- TO-DO ITEM
Print every one of the rows below word for word, without the pictures.
Segment Start: DATA TO USE
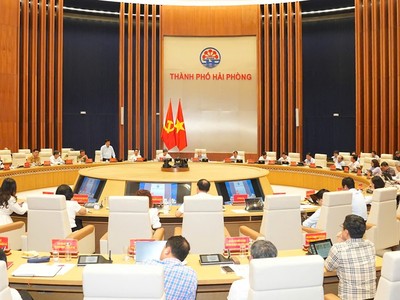 Quang cảnh Phiên họp thường kỳ tháng 4/2026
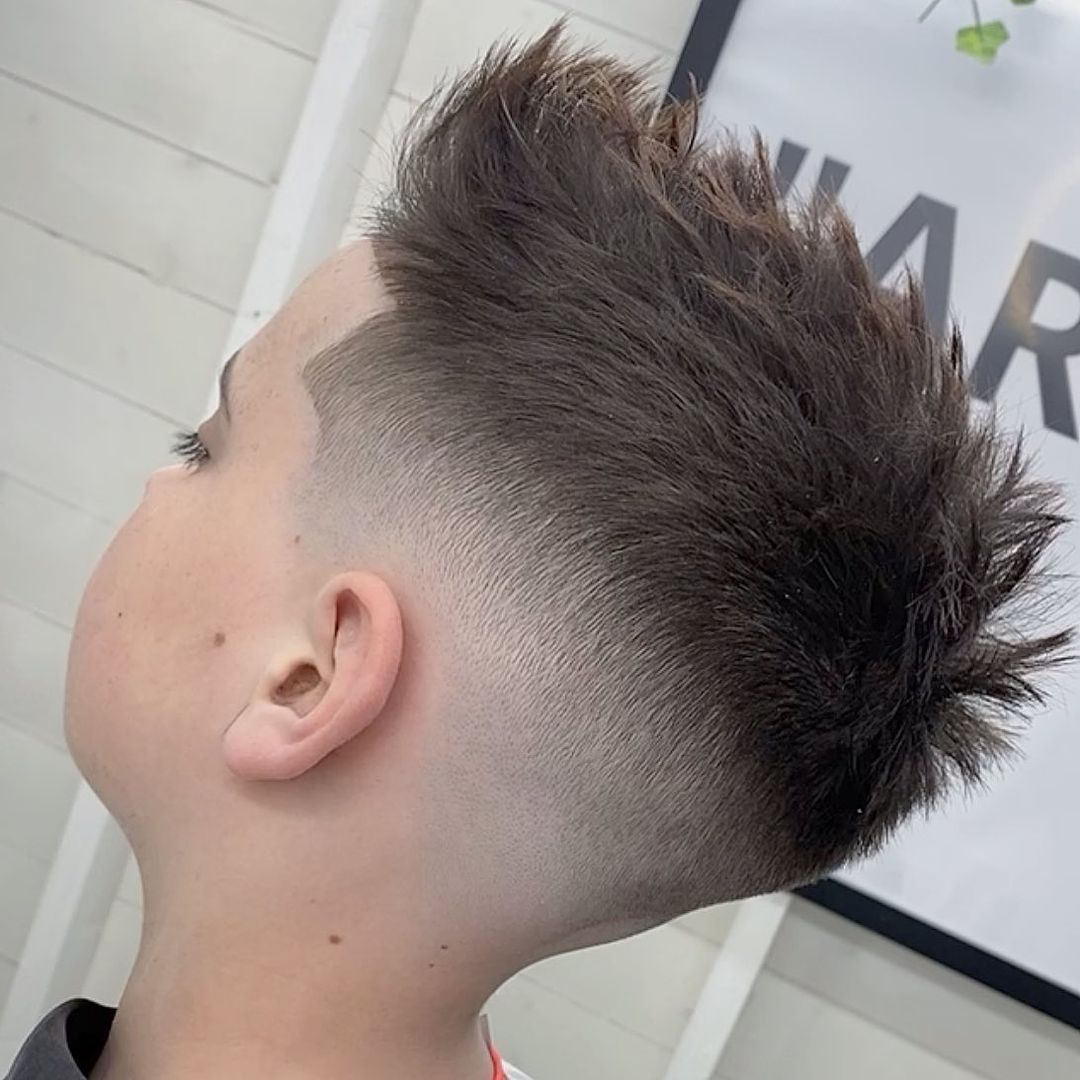 旗袍|新时尚小帅哥发型，越剪越有型，妈妈们请为你儿子收藏了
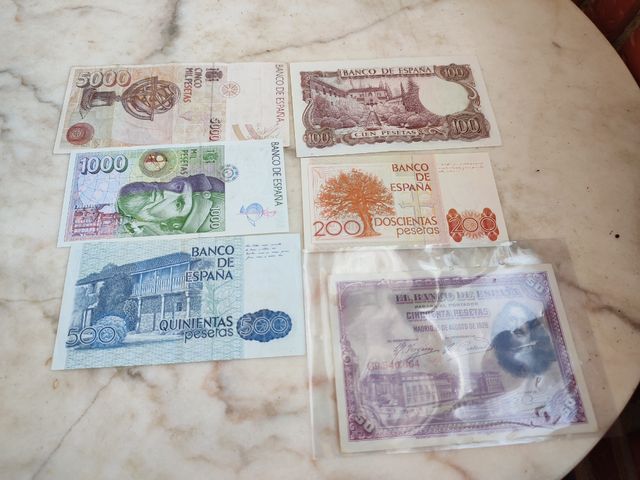 Billetes de pesetas.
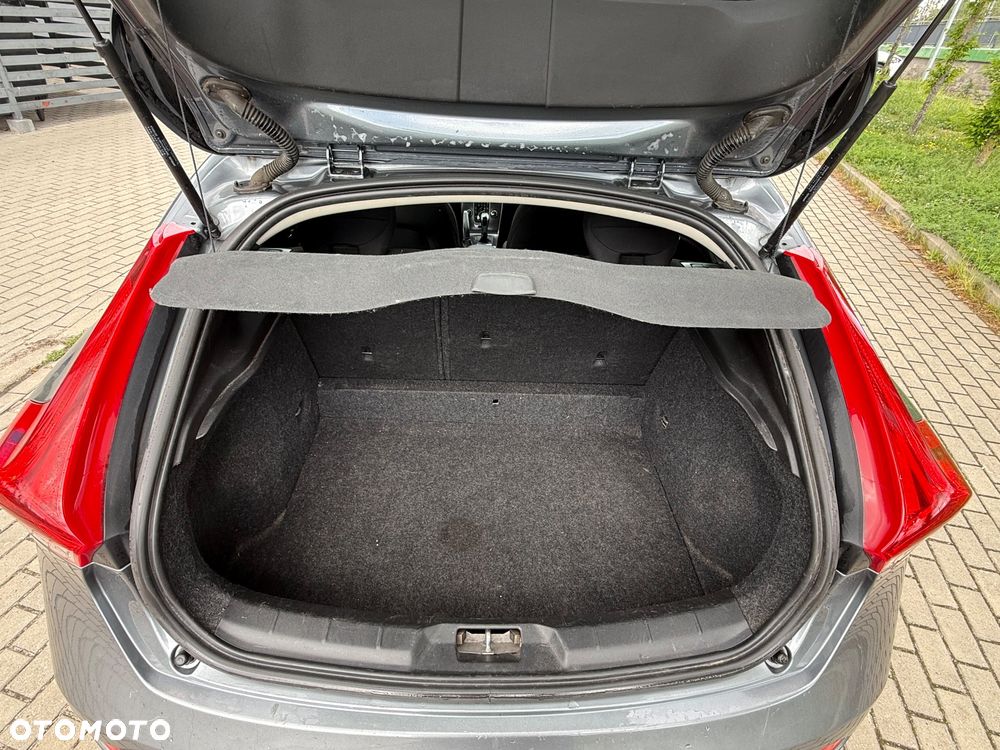 Volvo V40 D4 Momentum - 19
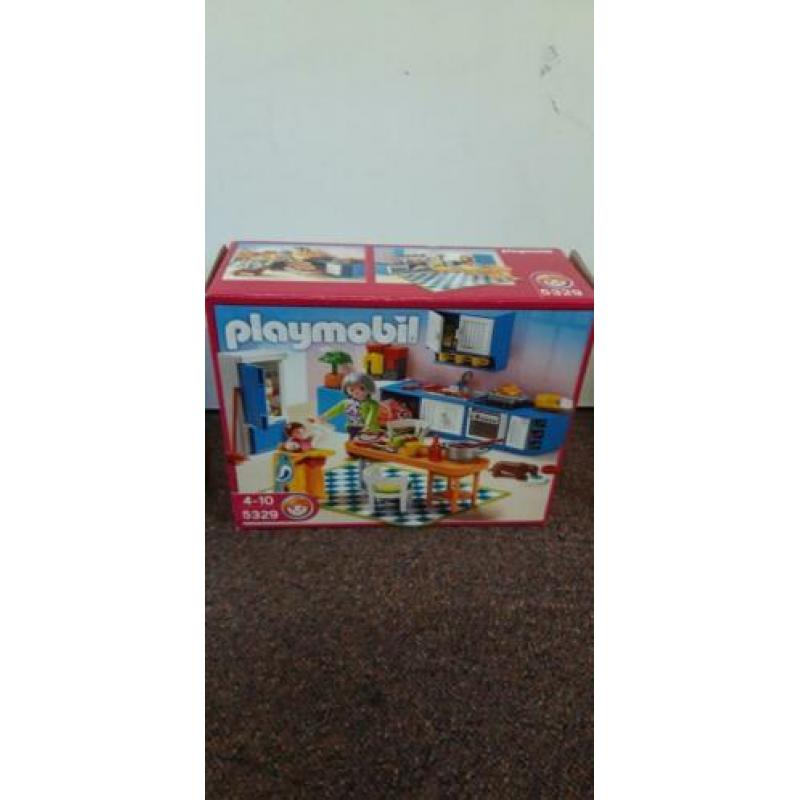 Poppenhuis Playmobiel 5302 met verlichting en 7 inrichtingen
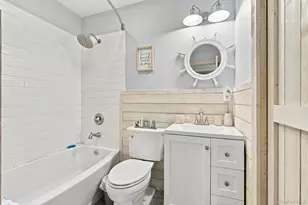 100 Fairview Cir, Middle Island, NY 11953 - Photo 24
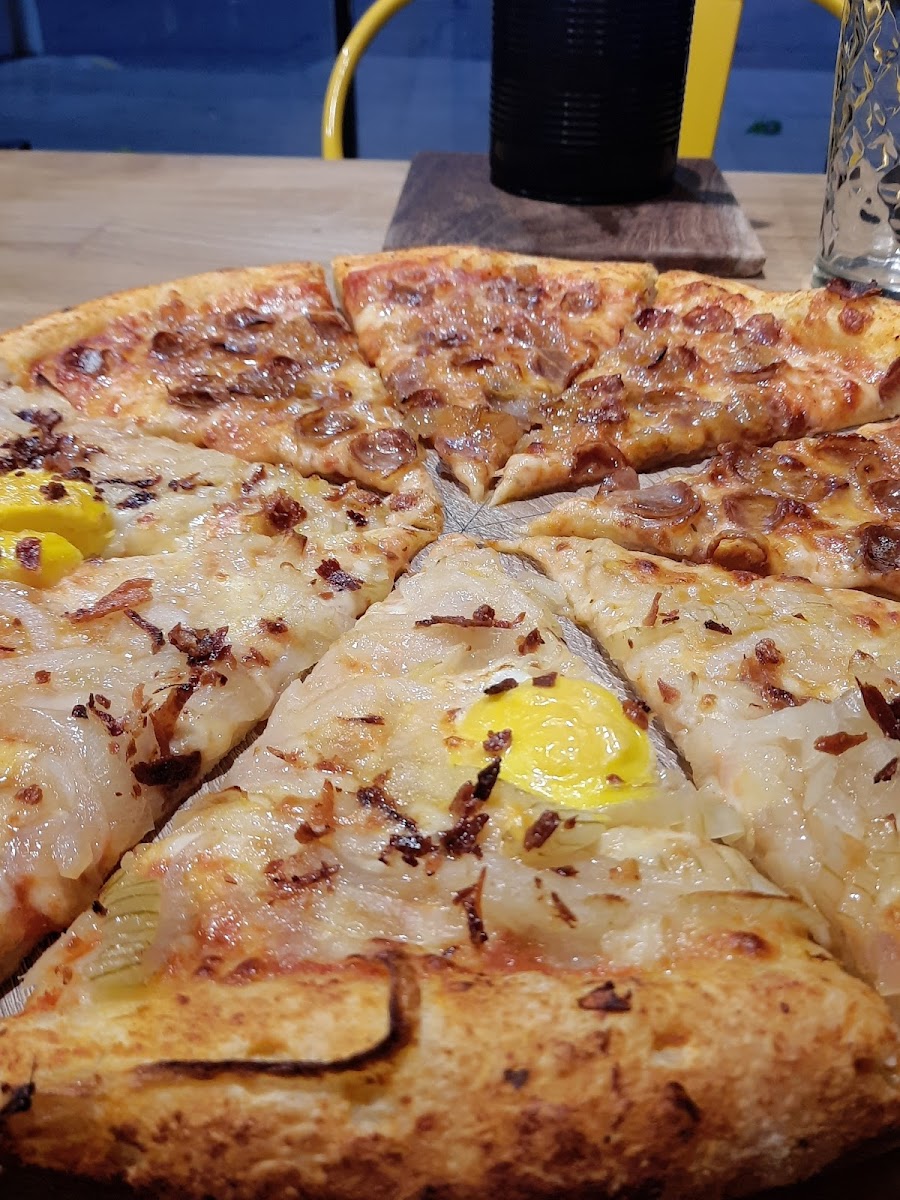 Blokes Pizza Photo 3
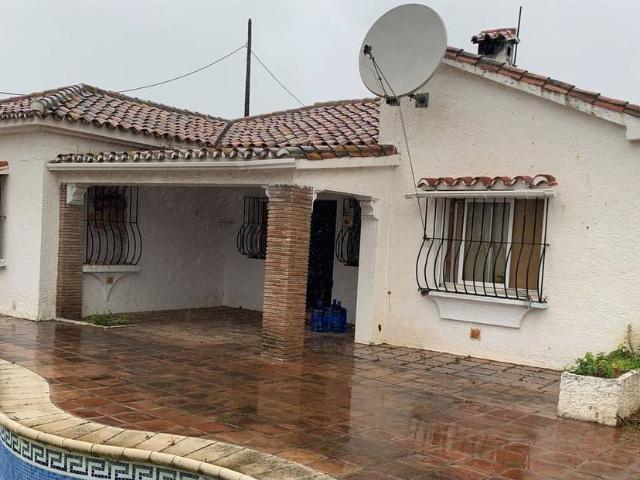 Casa adosada en Venta en San Pedro de Alcántara pueblo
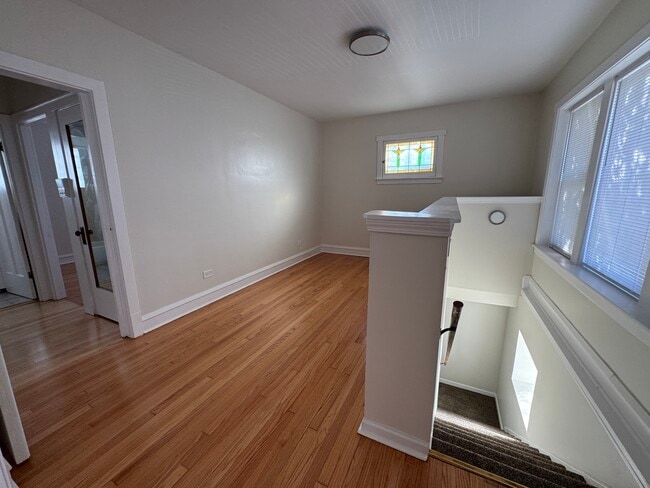 Photo - 3349 N Laramie Ave Unidad 1S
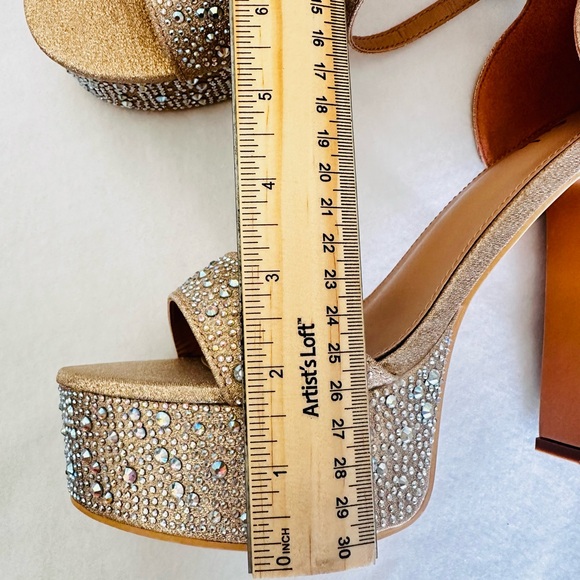 Sheln, rose gold glitter sneaker new size 9 - Picture 13 of 15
Segment End: DATA TO USE
- RESPONSE TO THIS TASK
 Quang cảnh Phiên họp thường kỳ tháng 4/2026
 旗袍|新时尚小帅哥发型，越剪越有型，妈妈们请为你儿子收藏了
 Billetes de pesetas.
 Volvo V40 D4 Momentum - 19
 Poppenhuis Playmobiel 5302 met verlichting en 7 inrichtingen
 100 Fairview Cir, Middle Island, NY 11953 - Photo 24
 Blokes Pizza Photo 3
 Casa adosada en Venta en San Pedro de Alcántara pueblo
 Photo - 3349 N Laramie Ave Unidad 1S
 Sheln, rose gold glitter sneaker new size 9 - Picture 13 of 15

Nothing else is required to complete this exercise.